Being alone is a positive and natural state. I guess we all know that there's a huge difference between being alone and loneliness.

The thing is when it comes to kids or even a teenager, we fear their alone time. We ask them repeatedly if they are feeling lonely if they want a friend to come over or want to go outside.

I believe having some alone time comes with a huge benefit. I have crosschecked this with researchers and turns out, it's a fact. On top of it, this concept depends on culture as well. Many cultures don't allow, or see this negatively, and point fingers at the mom if they let their kids have alone time.
So if you are the one who doesn't give kids alone time or fear it, then let me tell you my way of introducing this to my son.


Sometimes he does his homework by himself.

I have learned that from a very early age, we can give them some alone and lonely time. Not necessarily putting them in another room but rather giving them some 'me' time to figure out things.

  • I have introduced this to my son after 6 months. I used to keep an eye on him, a seat in the corner and gave him enough toys and books to browse.

  • If your child show signs that they need you, then go for it. Don't wait for the timeout.

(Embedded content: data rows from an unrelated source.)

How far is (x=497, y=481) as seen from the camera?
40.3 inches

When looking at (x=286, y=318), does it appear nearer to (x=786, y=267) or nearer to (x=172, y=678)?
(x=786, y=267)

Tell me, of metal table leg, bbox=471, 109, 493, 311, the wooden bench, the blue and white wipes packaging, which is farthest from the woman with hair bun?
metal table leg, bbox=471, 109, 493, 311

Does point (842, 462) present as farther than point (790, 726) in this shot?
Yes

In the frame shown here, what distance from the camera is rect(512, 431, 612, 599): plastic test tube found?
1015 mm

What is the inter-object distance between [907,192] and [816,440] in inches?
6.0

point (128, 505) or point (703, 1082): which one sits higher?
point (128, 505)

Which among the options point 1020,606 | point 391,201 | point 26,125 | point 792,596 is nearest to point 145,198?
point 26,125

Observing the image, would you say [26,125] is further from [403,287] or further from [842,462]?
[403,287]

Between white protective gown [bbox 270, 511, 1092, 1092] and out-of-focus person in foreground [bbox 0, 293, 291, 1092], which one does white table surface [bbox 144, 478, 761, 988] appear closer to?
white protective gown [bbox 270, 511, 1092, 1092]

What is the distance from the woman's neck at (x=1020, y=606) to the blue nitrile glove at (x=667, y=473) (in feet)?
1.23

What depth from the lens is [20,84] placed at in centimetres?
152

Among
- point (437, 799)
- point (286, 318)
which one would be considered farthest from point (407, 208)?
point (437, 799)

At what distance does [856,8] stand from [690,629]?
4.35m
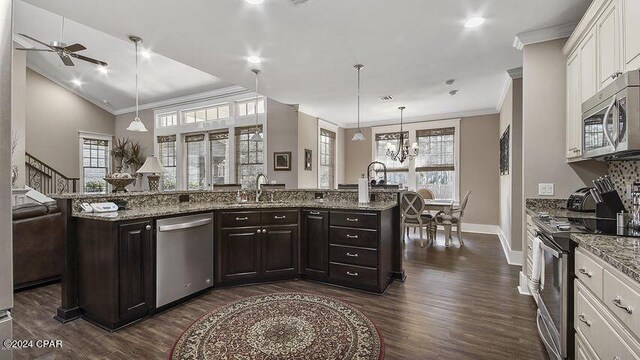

  • Give them space little by little, like starting with 5 minutes and they will be okay with 30 minutes gradually with their age.

A few things I always keep in mind-

  • Always keep an eye on them so you can detect potential danger.

  • Keep them engaged in different activities and let them figure out how to be productive.

  • Encourage learning new things like giving them painting, Lego, etc.

  • Keep a quiet environment so they can distract from the world of TV and mobile and engage themselves in their world.

Being alone helps to create an overall sense of well-being as we learn to not feel lonely. Also, giving our kids alone time means we moms can have some me time as well.

You may not believe it, but my son now finds his alone time. He takes his favorite toys, sometimes coloring books and pencils, and goes to his room or in a corner, sometimes on our balcony too. I know that he loves it. He sometimes makes ready some surprises for me like a Lego robot, a drawing of our family, or a random craft.

You can initiate this in your household. I can guarantee it will help to find solitude.

Have a good day, everyone. Happy parenting.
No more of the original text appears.